True but under linear reward, the rewards returned would represent a growing % of the reward pool with ever-growing incentive to defect. If downvotes are crowdsourced my statement is irrelevant.

That entire statement makes no sense. The returned rewards represent either the same % of the reward pool (if all returned) or a smaller % (if only a portion are returned). There is no way for it to increase. I have no idea what sort of convoluted reasoning has led you to conclude this.

I've cut corners while explaining my point.

Let's say someone's flag or vote was first worth an infinitesimal part of the reward pool well after the most extreme case imaginable where every single vote is counteracted, well that infinitesimal vote would now control 100% of the pool.

The incentives to defect become greater as more flags are given because flagers become "fewer" or spent and the potential rewards greater.

It's a very convoluted way to make my point and I'm not sure how sound my explanation of it is but hopefully, it's clear enough.

It's good that you are calling me on my half-baked explanation that I had given. I knew when I wrote my answer it wasn't really clear at best and possibly didn't mean much at worst.

well that infinitesimal vote would now control 100% of the pool

Aside from the fact that this situation is contrived and would never happen....you haven't demonstrated anything here.
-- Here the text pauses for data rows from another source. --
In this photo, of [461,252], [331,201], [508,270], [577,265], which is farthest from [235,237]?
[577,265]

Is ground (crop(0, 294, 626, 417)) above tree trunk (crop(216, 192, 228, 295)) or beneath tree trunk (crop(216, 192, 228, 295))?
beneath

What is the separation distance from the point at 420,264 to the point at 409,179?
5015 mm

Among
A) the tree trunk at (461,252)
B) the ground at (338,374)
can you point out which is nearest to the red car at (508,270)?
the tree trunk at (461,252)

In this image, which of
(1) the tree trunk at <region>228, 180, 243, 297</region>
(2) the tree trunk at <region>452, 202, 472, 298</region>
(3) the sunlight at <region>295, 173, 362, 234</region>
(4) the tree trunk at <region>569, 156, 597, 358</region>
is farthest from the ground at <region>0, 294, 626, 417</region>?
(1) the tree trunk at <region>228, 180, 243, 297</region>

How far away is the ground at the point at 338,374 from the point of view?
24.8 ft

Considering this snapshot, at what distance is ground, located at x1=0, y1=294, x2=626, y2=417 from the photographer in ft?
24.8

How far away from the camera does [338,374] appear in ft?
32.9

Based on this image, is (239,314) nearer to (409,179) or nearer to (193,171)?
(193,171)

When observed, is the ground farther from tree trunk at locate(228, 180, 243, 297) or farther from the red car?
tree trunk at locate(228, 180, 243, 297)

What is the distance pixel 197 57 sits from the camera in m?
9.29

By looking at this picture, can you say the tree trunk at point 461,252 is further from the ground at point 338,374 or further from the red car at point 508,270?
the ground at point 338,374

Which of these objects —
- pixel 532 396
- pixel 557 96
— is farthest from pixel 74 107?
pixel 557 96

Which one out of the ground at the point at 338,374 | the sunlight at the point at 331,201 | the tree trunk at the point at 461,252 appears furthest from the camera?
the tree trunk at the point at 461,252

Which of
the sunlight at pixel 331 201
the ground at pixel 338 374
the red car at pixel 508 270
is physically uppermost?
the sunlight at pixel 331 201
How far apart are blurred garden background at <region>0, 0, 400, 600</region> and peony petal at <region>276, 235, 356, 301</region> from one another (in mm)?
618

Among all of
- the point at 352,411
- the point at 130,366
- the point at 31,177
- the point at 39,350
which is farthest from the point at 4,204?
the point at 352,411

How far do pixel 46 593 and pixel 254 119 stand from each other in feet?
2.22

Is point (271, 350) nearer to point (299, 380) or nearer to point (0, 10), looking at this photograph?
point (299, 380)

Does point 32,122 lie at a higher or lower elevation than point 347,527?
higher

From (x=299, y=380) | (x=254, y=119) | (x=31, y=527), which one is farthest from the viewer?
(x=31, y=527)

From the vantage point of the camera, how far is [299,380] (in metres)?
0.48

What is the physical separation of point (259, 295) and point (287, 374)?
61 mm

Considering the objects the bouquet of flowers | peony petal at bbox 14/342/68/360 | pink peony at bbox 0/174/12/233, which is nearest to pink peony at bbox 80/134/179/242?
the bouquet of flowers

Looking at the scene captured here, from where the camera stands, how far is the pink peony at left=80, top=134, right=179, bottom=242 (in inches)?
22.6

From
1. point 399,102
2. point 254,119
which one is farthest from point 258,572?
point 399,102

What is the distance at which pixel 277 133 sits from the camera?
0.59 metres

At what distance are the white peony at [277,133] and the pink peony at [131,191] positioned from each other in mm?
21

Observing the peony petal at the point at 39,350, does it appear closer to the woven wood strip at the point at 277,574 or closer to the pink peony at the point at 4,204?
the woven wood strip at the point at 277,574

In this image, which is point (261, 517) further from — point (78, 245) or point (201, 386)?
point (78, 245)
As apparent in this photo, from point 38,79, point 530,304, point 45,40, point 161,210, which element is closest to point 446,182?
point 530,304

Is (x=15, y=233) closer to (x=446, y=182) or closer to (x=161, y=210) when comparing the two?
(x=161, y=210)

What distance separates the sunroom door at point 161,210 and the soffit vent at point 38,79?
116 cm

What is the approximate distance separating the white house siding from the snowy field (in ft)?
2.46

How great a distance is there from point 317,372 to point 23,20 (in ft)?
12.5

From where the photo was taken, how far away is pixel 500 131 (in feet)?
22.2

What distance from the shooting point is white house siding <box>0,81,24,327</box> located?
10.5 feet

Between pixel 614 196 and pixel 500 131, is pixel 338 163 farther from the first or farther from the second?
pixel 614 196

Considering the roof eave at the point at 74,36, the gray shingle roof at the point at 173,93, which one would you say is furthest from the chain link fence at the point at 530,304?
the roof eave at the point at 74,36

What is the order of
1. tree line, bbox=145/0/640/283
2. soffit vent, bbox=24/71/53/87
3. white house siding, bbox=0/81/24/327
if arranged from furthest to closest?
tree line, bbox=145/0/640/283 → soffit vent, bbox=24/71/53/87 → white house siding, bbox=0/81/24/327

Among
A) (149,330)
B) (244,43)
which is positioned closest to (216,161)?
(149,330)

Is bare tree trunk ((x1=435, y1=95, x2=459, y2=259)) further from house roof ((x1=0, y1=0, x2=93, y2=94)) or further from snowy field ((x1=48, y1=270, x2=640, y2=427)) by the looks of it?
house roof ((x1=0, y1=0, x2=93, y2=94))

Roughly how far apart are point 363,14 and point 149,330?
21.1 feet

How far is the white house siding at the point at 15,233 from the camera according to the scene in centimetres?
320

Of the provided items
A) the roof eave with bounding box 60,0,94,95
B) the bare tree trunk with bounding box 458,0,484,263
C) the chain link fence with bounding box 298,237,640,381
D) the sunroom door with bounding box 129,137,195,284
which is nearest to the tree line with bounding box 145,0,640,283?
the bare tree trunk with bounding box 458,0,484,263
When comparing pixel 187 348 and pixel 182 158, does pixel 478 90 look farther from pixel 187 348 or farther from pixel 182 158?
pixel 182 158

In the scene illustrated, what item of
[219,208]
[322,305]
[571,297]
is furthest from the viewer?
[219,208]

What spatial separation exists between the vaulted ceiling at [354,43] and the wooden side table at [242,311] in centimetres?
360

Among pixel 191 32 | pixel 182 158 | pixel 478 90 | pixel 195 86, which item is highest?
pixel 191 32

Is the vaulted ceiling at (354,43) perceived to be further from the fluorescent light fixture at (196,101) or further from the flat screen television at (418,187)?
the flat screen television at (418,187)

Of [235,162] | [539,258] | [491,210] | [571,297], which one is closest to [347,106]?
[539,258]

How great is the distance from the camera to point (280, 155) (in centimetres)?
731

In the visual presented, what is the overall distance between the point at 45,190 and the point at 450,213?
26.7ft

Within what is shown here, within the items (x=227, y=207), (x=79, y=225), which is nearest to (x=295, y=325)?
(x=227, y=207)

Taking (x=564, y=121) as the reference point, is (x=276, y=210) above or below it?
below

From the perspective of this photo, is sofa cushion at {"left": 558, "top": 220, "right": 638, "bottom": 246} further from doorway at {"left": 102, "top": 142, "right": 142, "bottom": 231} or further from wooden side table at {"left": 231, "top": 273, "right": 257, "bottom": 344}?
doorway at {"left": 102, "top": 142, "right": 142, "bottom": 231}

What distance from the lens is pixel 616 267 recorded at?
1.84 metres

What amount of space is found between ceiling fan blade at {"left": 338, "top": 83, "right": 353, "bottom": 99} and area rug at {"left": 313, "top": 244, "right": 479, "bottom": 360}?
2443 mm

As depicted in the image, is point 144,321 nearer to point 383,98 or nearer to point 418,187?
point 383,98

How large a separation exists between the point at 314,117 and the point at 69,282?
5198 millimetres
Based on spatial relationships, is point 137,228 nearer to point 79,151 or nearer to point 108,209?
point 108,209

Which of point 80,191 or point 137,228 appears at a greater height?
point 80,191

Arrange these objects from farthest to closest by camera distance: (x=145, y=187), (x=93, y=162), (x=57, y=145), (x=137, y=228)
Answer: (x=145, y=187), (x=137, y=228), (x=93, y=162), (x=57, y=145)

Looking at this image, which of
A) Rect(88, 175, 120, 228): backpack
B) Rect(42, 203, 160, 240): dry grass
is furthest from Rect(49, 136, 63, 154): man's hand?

It is just as easy to downvote that vote as all the others, and there is no reason to believe that after all the other votes are counteracted this one wouldn't be too.

You could make a similar argument for non-linear. As votes become more concentrated there is no incentive to vote for anything but the single highest-paid post (even if it is complete and utter garbage/abuse/etc.). Everything else will pay nothing making the vote worthless! It becomes a tyranny of vote-for-the-biggest-or-your-vote-is-worthless.

These extreme cases are not helpful.

Under superlinear, the rewards go disproportionally toward the consensus in the saw way, the flags are disproportionally powerful when cast against the consensus.

Under linear rewards, everyone has, proportionally to their stake, the same incentive to defect (self-vote) as everyone else (except for curation reward), while under superlinear, the biggest shareholders have a disproportional incentive to defect but if too many do, they collapse their own network and Steem net worth. Thus there is an incentive for them to police each other. It is mathematically possible for them to effectively police each other unlike under linear reward.

Under linear everyone has the same incentive to defect and thus no incentive to flag. Expecting more flags to be given when there are no incentives for flags goes against logic.

They're up for grab for the next least selfish self-voters. The most likely contender for countering selfvoting is independent flagging pool along with burning of flagged reward, which I guess due to technical implementation difficulty doesn't have much traction.

They're up for grab for the next least selfish self-voters.

Indeed. It's a loophole with serious issues as I've stated.

The most likely contender for countering selfvoting is independent flagging pool along with burning of flagged reward

Leaving the rest for grab for the next least selfish self-voters leaving the same loophole open as I understand it.

"next least selfish" = Not selfish.

Not sure how you understand it otherwise.

It doesn't put potential abusers at a disadvantage.

yes it does

Of course it does. They are more likely to be downvoted. Even if it isn't 100% guaranteed it pushes their incentives toward better (less likely to be downvoted) behavior

True but under linear reward, the rewards returned would represent a growing % of the reward pool with ever-growing incentive to defect.

Under crowdsourced flags, this isn't so.